Holmes, Paul (Chesterfield) (LD)
Howarth, David (Cambridge) (LD)
Jones, Helen (Vice-Chamberlain of Her Majesty's Household)
Main, Anne (St. Albans) (Con)
Moss, Mr. Malcolm (North-East Cambridgeshire) (Con)
Murphy, Mr. Denis (Wansbeck) (Lab)
Ryan, Joan (Enfield, North) (Lab)
Ward, Claire (Parliamentary Under-Secretary of State for Justice)
Winnick, Mr. David (Walsall, North) (Lab)
Wright, Jeremy (Rugby and Kenilworth) (Con)
Gosia McBride, Joanna Dodd, Committee Clerks
† attended the Committee

Second Delegated Legislation Committee

Tuesday 20 October 2009

[Ann Winterton in the Chair]

Draft Crime and Disorder Act 1998 (Youth Conditional Cautions: Code of Practice) Order 2009
4.30 pm
The Parliamentary Under-Secretary of State for Justice (Claire Ward): I beg to move,
That the Committee has considered the draft Crime and Disorder Act 1998 (Youth Conditional Cautions: Code of Practice) Order 2009.

▶ Entries shown:
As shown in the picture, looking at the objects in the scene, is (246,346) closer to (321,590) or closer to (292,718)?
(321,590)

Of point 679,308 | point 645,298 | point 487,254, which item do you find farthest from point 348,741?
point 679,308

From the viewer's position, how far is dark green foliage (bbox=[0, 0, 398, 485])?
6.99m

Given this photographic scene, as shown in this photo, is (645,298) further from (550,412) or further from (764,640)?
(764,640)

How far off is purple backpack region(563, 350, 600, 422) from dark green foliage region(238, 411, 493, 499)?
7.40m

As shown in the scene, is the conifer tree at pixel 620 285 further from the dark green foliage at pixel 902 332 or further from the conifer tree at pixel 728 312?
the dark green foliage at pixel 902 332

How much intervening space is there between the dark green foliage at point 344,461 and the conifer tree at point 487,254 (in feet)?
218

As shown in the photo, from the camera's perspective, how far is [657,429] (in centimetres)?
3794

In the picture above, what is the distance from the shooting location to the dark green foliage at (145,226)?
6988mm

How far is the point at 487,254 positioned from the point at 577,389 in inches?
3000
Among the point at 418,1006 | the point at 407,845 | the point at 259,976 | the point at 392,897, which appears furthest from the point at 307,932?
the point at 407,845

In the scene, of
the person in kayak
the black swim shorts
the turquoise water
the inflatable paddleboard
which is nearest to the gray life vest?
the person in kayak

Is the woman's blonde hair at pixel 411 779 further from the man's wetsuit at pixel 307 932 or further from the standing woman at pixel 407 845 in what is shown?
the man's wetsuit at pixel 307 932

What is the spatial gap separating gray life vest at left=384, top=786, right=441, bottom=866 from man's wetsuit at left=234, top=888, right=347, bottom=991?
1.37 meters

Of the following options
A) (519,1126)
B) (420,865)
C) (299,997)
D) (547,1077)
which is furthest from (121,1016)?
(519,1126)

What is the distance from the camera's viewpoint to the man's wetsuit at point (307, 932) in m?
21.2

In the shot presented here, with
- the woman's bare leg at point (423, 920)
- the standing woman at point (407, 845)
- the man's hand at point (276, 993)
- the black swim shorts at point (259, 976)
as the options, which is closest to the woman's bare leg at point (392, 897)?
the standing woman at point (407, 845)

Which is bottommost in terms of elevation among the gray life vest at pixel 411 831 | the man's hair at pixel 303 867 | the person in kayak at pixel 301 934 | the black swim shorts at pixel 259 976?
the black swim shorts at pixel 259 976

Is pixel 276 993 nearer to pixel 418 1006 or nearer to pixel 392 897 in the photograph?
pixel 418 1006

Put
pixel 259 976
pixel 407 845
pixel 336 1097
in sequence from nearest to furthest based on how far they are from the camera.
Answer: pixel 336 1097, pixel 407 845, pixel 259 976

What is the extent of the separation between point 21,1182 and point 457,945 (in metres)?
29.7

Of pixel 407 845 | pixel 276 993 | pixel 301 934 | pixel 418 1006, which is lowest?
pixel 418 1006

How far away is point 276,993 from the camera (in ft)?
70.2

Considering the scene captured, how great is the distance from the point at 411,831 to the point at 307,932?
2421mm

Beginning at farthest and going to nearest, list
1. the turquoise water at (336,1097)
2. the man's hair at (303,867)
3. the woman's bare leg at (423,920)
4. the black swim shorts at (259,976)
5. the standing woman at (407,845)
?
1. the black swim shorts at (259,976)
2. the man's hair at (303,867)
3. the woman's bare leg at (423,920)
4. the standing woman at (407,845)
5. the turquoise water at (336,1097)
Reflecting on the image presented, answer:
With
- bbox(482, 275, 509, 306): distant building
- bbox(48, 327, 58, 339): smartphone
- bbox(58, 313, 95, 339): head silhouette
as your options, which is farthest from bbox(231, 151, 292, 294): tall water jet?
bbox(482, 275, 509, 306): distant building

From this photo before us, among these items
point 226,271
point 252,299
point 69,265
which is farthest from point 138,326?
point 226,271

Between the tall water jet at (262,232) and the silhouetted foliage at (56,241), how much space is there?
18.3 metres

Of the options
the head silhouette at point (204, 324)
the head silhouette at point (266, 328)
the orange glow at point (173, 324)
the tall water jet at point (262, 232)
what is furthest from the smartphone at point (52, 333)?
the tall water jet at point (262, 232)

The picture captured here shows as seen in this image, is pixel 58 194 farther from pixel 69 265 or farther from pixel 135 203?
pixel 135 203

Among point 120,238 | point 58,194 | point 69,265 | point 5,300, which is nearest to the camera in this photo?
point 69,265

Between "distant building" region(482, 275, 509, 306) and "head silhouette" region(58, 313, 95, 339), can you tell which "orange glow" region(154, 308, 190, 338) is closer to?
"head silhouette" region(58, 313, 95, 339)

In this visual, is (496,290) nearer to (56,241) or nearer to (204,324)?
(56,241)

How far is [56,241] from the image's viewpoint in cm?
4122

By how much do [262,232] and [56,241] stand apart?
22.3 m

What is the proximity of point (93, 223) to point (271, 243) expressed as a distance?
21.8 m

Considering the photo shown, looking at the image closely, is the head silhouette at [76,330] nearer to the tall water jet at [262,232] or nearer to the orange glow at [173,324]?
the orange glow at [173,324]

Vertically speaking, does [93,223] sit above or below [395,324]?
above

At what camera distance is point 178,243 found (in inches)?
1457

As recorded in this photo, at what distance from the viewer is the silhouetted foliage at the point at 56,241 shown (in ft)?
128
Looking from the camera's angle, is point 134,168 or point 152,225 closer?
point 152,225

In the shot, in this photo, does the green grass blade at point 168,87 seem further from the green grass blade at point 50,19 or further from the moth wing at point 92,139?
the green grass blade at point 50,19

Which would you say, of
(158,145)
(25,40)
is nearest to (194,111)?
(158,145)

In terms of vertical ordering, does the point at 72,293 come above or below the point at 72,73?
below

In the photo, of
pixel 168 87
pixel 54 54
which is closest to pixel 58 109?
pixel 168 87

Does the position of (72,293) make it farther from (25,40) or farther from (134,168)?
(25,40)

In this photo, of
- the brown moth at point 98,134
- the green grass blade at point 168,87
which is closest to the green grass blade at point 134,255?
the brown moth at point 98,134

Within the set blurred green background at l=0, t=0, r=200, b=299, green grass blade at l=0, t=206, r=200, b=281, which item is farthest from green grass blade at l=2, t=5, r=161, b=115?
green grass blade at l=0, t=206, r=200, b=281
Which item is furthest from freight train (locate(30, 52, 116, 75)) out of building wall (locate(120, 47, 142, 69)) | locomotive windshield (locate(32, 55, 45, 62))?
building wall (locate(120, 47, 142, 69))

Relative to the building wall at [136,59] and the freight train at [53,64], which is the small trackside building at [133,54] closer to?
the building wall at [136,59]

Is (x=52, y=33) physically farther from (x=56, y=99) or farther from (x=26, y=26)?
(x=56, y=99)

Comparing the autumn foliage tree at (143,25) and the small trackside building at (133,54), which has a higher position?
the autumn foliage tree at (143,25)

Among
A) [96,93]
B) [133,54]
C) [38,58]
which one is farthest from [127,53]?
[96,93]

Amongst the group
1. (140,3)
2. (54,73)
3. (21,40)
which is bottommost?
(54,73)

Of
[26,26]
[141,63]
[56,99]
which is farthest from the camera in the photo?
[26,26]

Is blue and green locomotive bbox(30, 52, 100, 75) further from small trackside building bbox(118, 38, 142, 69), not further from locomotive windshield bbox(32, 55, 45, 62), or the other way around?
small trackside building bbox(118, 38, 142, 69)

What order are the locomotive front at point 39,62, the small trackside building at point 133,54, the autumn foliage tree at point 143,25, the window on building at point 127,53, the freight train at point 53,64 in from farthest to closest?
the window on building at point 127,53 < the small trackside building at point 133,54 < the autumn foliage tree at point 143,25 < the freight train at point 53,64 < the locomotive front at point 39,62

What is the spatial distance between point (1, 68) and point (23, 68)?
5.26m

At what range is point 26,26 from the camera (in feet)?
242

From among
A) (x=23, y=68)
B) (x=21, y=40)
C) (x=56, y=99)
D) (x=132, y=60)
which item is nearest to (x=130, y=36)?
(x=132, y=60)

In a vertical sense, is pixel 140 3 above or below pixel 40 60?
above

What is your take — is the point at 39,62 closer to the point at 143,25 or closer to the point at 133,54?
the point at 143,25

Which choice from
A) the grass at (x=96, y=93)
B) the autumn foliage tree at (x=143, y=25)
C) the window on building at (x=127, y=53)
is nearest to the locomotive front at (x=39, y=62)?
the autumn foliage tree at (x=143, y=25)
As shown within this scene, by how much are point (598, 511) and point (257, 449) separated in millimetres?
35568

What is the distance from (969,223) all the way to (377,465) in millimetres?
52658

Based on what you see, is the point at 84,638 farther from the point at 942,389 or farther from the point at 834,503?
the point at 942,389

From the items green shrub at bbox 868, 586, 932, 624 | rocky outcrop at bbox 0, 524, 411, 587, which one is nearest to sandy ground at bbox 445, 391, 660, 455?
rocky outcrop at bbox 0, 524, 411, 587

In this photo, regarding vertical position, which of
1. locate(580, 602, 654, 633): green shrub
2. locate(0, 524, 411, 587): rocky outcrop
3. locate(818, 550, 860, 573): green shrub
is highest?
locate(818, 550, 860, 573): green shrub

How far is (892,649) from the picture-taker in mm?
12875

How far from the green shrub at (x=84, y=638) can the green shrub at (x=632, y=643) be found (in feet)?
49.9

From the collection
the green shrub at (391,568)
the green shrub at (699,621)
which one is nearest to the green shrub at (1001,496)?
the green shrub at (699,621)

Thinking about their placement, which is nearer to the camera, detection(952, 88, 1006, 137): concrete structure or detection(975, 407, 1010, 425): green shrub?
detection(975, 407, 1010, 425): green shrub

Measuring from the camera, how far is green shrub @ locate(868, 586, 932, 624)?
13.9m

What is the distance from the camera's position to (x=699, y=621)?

▶ Exercise prompt: In the committee membership list, copy the stretch from "Murphy, Mr. Denis" through "(Walsall, North) (Lab)", swapping "Walsall, North" for "Walsall, South". The records are drawn from a different source than the text.

▶ Expected output:
Murphy, Mr. Denis (Wansbeck) (Lab)
Ryan, Joan (Enfield, North) (Lab)
Ward, Claire (Parliamentary Under-Secretary of State for Justice)
Winnick, Mr. David (Walsall, South) (Lab)